Das Risiko eines Anstiegs der Hypothekarzinsen sollte man nicht verdrängen. Allerdings spricht aus unserer Sicht wenig dafür, dass wir in diesen Wochen eine eigentliche Zinswende durchlaufen haben. Wir erkennen eher einen Anpassungsprozess an einen aufgehellten Wachstumsausblick für 2021. Dies sollte aber nicht darüber hinwegtäuschen, dass die – hoffentlich - besseren BIP-Wachstumszahlen für 2021 einen nahtlosen Übergang in eine Hochkonjunktur bedeuten. Sie stellen höchstens einen Wendpunkt dar, in eine mehrere Jahre dauernde Erholungsphase dar.

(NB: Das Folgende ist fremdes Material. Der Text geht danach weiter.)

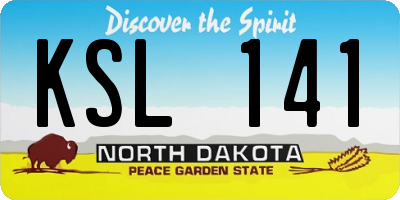 ND license plate KSL141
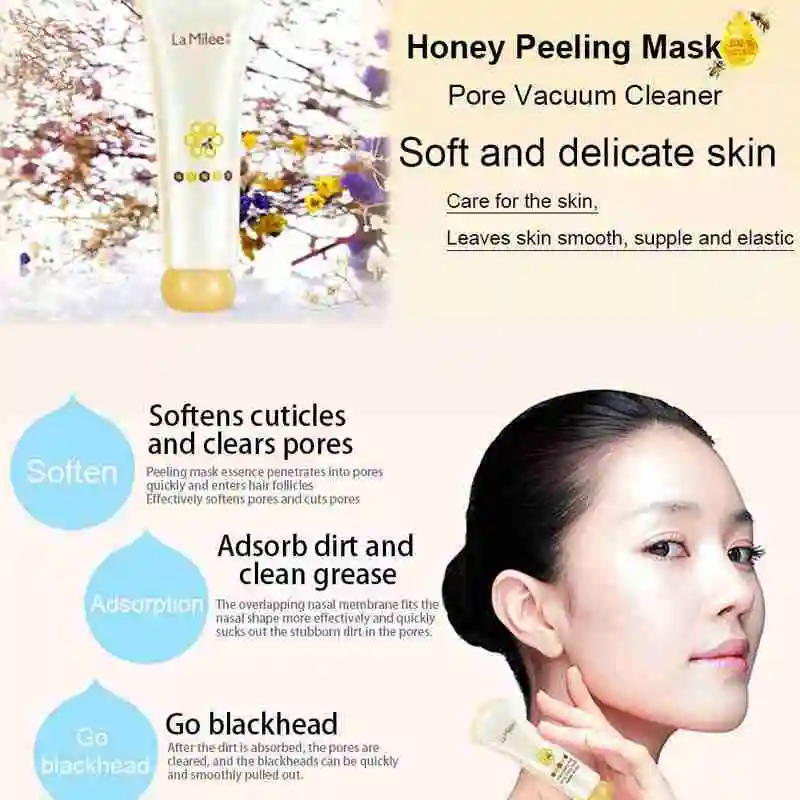 Honey Tearing Face Mask Peel Oil Control Deep Cleaning Blackhead Remover Off Dead Skin Pores Shrink Care | Красота и здоровье
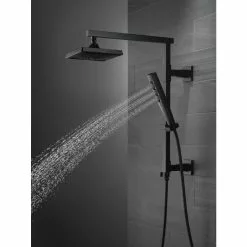 Delta 0.5-in Matte Black Shower Arm With Diverter -Bath and Faucet shop 034449906999 12391109 1800x1800
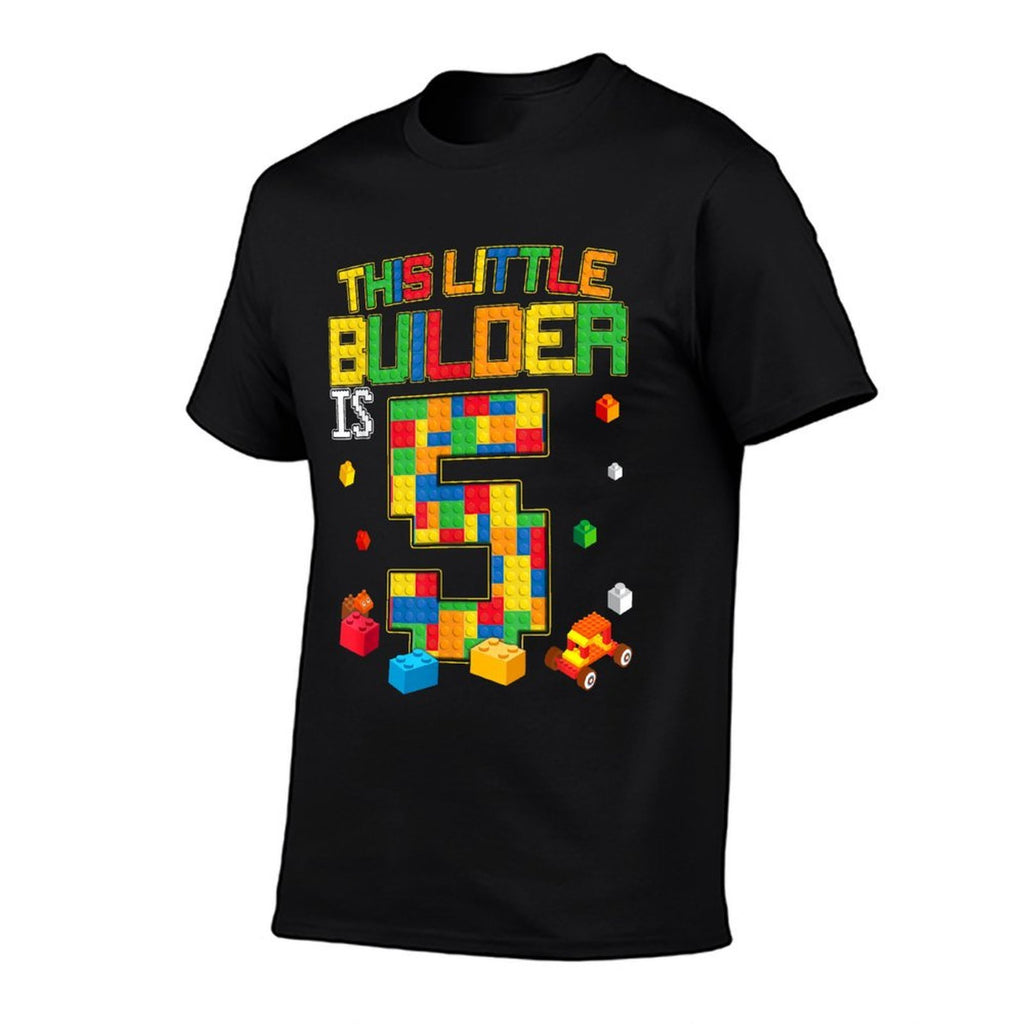 Building Blocks 5 Years Old Birthday Boy  Graphic-printed T-Shirt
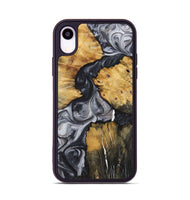 iPhone Xr Wood+Resin Phone Case - Jamie (Black & White, 722524)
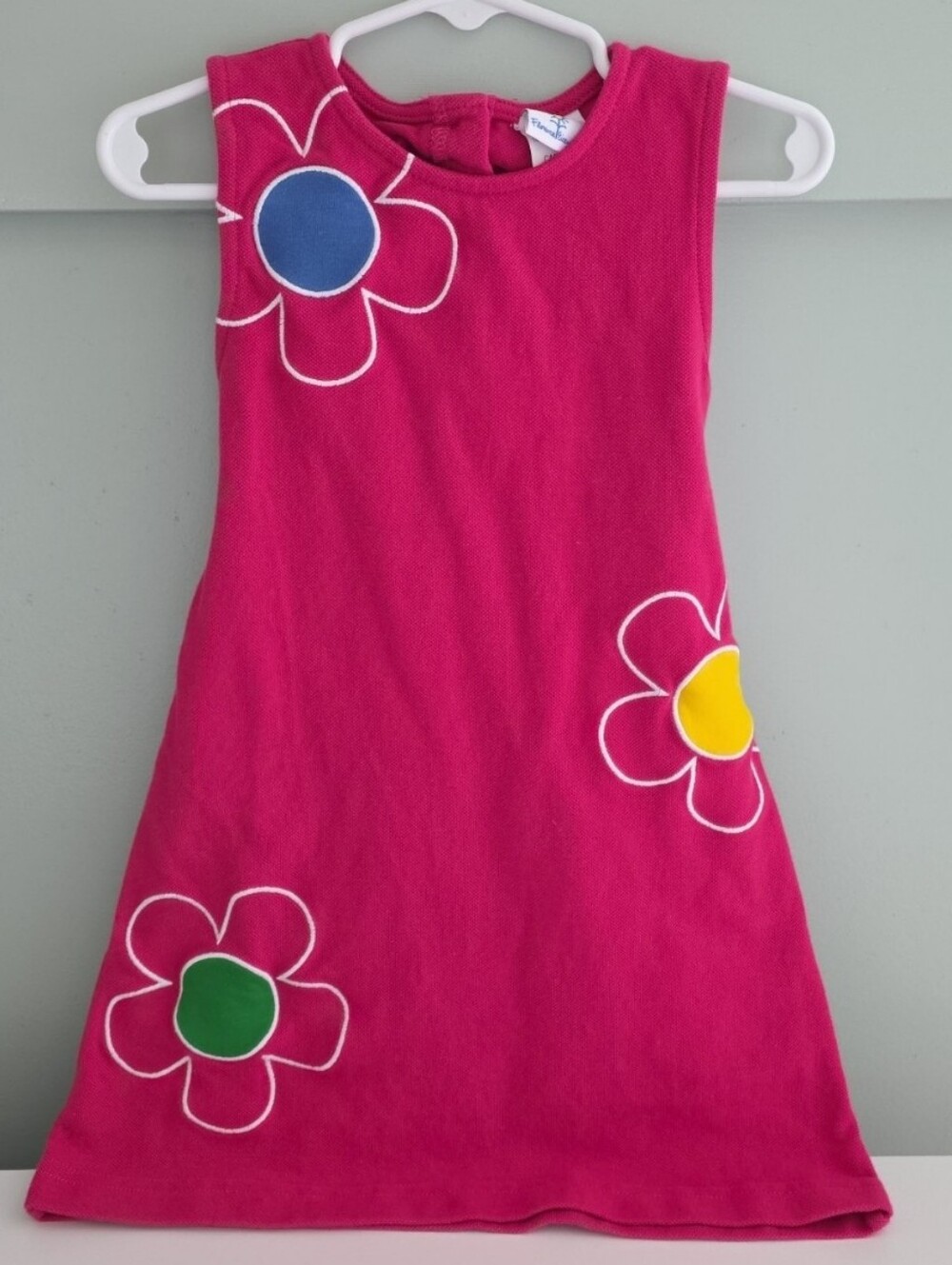 Florence Eiseman 4t European Pink Floral Appliqué Dress
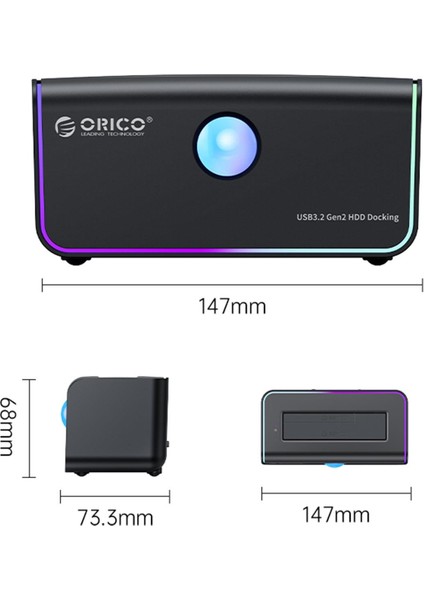 Orıco Type-C 3.2 Rgb 1bay 2.5/3.5 Inç Sata HDD SSD Dock Station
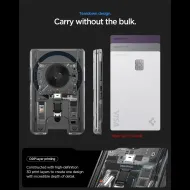 Spigen Ultra Hybrid Wallet MagFit MagSafe Neo One magnetická peněženka na 3 karty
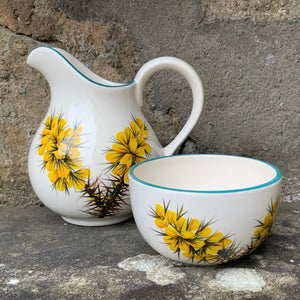 Gorse Small Ewer Jug and Bowl GBC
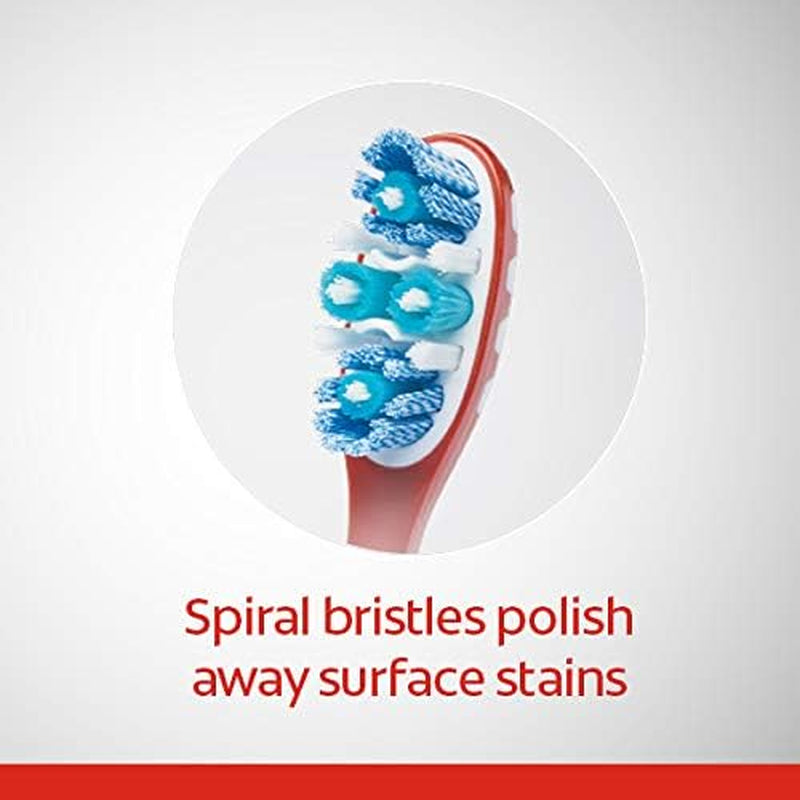 360 Advanced Optic White Toothbrush, Soft, 2 Count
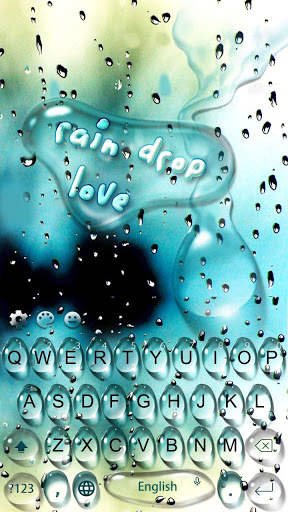Rain Drop Love Keyboard screenshot 1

Heutige Marktentwicklung und Anlagestrategie (Stand ca. 12:45 8.3.2020 Basel Zeit)

Die deutlichen Kursgewinne am Freitagabend in den USA wirken sich heute Morgen auf die europäischen Börsen positiv aus. Der SMI ist aktuell gut 1% im Plus und auch der EuroStoxx 50 gewinnt fast 1%. In den USA wird heute mit einer negativen Eröffnung gerechnet, bei der ein Teil der Gewinne vom Freitag abgegeben werden.